Biography
Hailed as “sublime” by the Cleveland Plain Dealer, Nkeiru Okoye’s genre-bending compositions reflect a dizzying range of influences — Gilbert & Sullivan, the Gershwins, Sondheim, Copland, gospel, jazz, and Schoenberg. Okoye writes in both the opera/theatre and symphonic mediums; and her works have been performed on five continents. Her cycle Songs of Harriet Tubman has become established repertoire for African American sopranos; her Voices Shouting Out has been on statewide music education curricula with Virginia Symphony and Grand Rapids Symphony; her suite African Sketches has been performed by pianists around the globe.
Okoye has received commissions, awards and honors from the NEA, Opera America, ASCAP, American Opera Projects, Meet The Composer, John Duffy Composer Institute, Composer’s Collaborative, Inc., the Walt Whitman Project, and the Yvar Mikhashov Trust for New Music for her compositions. Notably she is the recipient of three grants for female composers from the Virginia B. Toulmin Foundation. Her work has been recorded by Moscow Symphony, and the Dvorak Symphony Orchestra. She is profiled in the Rachel Barton Pine Foundation Music of Black Composers Coloring Book, Routledge’s African American Music: An Introduction textbook, and the Oxford University Press Anthology of Piano Music of Africa and the African Diaspora.

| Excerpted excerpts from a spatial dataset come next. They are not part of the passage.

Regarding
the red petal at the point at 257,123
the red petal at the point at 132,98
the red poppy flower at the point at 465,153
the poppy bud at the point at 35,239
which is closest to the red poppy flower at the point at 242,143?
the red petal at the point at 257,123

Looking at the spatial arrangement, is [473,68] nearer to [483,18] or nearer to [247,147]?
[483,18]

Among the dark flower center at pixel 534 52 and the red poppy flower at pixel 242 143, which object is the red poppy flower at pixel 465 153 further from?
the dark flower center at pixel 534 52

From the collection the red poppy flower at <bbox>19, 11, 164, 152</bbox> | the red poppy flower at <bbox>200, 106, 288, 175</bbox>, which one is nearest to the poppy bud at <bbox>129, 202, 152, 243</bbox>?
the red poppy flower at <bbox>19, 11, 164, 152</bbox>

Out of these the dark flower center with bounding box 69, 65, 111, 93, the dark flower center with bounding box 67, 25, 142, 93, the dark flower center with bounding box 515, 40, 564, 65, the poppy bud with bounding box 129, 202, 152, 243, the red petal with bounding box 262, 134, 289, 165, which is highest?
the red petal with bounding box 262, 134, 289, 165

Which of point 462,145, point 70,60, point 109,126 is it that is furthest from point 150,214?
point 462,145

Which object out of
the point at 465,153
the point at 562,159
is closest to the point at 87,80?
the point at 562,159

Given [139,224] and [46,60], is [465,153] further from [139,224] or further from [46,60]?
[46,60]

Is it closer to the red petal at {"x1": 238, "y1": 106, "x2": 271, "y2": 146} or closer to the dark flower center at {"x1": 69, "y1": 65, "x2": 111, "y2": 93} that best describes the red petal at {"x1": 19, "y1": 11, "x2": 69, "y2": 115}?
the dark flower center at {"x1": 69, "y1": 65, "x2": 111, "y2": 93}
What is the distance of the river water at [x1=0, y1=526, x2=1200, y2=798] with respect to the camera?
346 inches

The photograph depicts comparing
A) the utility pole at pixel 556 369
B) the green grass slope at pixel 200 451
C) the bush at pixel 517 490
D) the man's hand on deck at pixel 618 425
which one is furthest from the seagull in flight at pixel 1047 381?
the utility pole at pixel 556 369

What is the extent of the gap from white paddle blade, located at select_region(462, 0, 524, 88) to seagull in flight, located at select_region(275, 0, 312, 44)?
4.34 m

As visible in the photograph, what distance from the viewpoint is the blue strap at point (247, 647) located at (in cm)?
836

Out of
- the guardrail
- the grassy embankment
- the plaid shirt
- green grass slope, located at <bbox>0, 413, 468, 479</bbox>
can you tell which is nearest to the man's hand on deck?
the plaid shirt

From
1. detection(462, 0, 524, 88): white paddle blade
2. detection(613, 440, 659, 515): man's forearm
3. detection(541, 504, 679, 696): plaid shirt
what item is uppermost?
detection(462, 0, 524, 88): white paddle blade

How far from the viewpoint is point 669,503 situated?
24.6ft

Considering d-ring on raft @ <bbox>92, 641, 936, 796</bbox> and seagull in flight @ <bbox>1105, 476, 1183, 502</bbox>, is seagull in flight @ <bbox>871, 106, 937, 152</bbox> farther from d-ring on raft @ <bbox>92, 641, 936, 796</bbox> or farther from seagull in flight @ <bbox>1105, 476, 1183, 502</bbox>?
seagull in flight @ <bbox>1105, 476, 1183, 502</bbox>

Versant in many compositional techniques, Okoye specializes in works that celebrate the African American experience. In 2018, the Charlotte Symphony commissioned her to write an orchestral piece in celebration of the city’s 250th anniversary. In the 2019-20 season, Okoye will have premieres of Black Bottom for Detroit Symphony’s Classical Roots Festival, for which she will be the composer in residence; and Tales from the Briar Patch, a rebooted version of Bre'r Rabbit stories, and a revival production of her landmark HARRIET TUBMAN: When I Crossed that Line to Freedom, by Knoxville Opera.
Dr. Okoye is a board member of Composers Now. She holds a BM in Composition from the Oberlin Conservatory of Music, and a Ph.D. in Music Theory and Composition from Rutgers University.